-- FRAGMENT DO PRZECZYTANIA --
Wpis z mikrobloga

Mam 176cm i moje dwie ostatnie partnerki miały: 173cm oraz 176cm.
A loszki to 7+/10.
Nigdy w życiu żadna dziewczyna nie powiedziała mi, że jestem dla niej za niski(no ale nie podbijam do wyższych od siebie).
Natomiast zaznaczam: nie używam tindera, badoo i co Wy tam używacie bo brak Wam pewności siebie żeby zagadać do dziewuchy na ulicy.
Skoro szukacie w #!$%@? miejscach... to dostajecie #!$%@? towar, który ma wymagania z dupy xD.
Największym pozytywem wyrywania "na ulicy" jest to, że widzicie kobietę "naocznie", a nie potem szok xD.
Ja zarywam tylko do takich 7+, które albo nie mają makijażu albo maja go minimalnie.

Naprawdę, nauczcie się gadać z kobietami, nie wiem, zatrudnijcie się w callcenter aby gadka była prostsza, żebyście nabrali pewności siebie.

PS: Być może ciało greckiego boga wyrównuję straty we wzroście, pkeeee.

-- ZADANIA DO WYKONANIA --
a - Na podstawie wpisu z mikrobloga proszę odpowiedzieć na pytania:
(i) Jaki wzrost podaje o sobie osoba pisząca?
(ii) Z których dwóch aplikacji osoba pisząca nie korzysta, jak wymienia z nazwy?
(iii) Gdzie wpis radzi się zatrudnić, aby nabrać pewności siebie w rozmowie?
b - Proszę podjąć wpis z mikrobloga od jego ostatniego zdania i dopisać dalszy ciąg.
Poniższe pozycje stanowią materiał niezależny od wpisu z mikrobloga.

-- PODANE INFORMACJE --
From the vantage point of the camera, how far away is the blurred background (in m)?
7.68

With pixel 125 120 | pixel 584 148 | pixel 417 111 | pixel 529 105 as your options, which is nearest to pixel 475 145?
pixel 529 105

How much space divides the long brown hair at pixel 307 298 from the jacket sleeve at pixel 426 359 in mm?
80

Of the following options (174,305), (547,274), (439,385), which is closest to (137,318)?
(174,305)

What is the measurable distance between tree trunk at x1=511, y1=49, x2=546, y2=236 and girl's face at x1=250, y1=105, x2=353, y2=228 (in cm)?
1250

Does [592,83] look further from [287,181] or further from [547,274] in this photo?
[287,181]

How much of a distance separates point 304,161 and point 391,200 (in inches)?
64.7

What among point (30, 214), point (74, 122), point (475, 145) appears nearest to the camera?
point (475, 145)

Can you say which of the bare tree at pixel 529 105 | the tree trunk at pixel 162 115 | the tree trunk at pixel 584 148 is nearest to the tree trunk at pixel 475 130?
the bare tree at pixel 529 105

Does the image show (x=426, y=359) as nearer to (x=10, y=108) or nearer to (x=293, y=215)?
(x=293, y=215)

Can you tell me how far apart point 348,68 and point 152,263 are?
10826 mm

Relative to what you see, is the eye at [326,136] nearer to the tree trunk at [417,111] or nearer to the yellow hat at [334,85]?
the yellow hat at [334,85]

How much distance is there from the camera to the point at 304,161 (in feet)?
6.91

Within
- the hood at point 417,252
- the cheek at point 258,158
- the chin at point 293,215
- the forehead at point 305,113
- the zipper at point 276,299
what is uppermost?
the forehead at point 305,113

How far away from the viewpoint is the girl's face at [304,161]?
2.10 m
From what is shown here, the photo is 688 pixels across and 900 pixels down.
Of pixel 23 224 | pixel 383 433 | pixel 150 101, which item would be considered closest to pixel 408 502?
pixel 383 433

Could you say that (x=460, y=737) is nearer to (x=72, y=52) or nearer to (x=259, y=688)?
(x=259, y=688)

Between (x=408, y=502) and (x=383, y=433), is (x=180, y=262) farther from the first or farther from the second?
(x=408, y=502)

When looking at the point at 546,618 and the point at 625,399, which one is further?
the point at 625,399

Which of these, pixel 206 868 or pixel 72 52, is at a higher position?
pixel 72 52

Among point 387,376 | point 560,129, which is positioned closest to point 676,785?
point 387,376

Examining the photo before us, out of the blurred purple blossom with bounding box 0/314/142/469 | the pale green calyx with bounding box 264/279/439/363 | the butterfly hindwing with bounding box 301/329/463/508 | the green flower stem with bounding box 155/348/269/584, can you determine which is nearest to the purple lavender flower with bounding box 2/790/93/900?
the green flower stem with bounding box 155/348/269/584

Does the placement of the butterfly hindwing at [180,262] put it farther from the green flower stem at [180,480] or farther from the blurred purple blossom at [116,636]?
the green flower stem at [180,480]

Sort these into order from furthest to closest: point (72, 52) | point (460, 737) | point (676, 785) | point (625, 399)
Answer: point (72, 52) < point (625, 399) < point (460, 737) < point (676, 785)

-- ODPOWIEDZI DO ZADAŃ --
a -
(i) 176 cm.
(ii) Z Tindera i Badoo.
(iii) W callcenter.

b -
A teraz czekam na to standardowe #!$%@? przegrywów, że wzrost się tylko liczy <180cm to już śmierć przez mękę.
xD
#przegryw
  • 117
  • Odpowiedz
@Estetykatopodstawa: jeśli nigdy nie usłyszałeś od laski, że jesteś za niski, masz za małego, zbyt brzydki, za mało umięśniony to nie znaczy, że ona tak nie myśli, po prostu jest realistką i cieszy się tym co dostaje od życia :P
  • Odpowiedz
@Estetykatopodstawa dużo jest też dziewczyn na tym świecie, które mają poniżej 170cm i wtedy uwierz mi ale Twoje 176 jest dla nich zbawieniem. Sama mam 157cm i nie wyobrażam sobie być z kimś powyżej tego 180cm. Nie mam zamiaru sie po kimś wspinać żeby dać mu buzi albo wiecznie obrywać po głowie jego łokciem ( ͡º ͜ʖ͡º)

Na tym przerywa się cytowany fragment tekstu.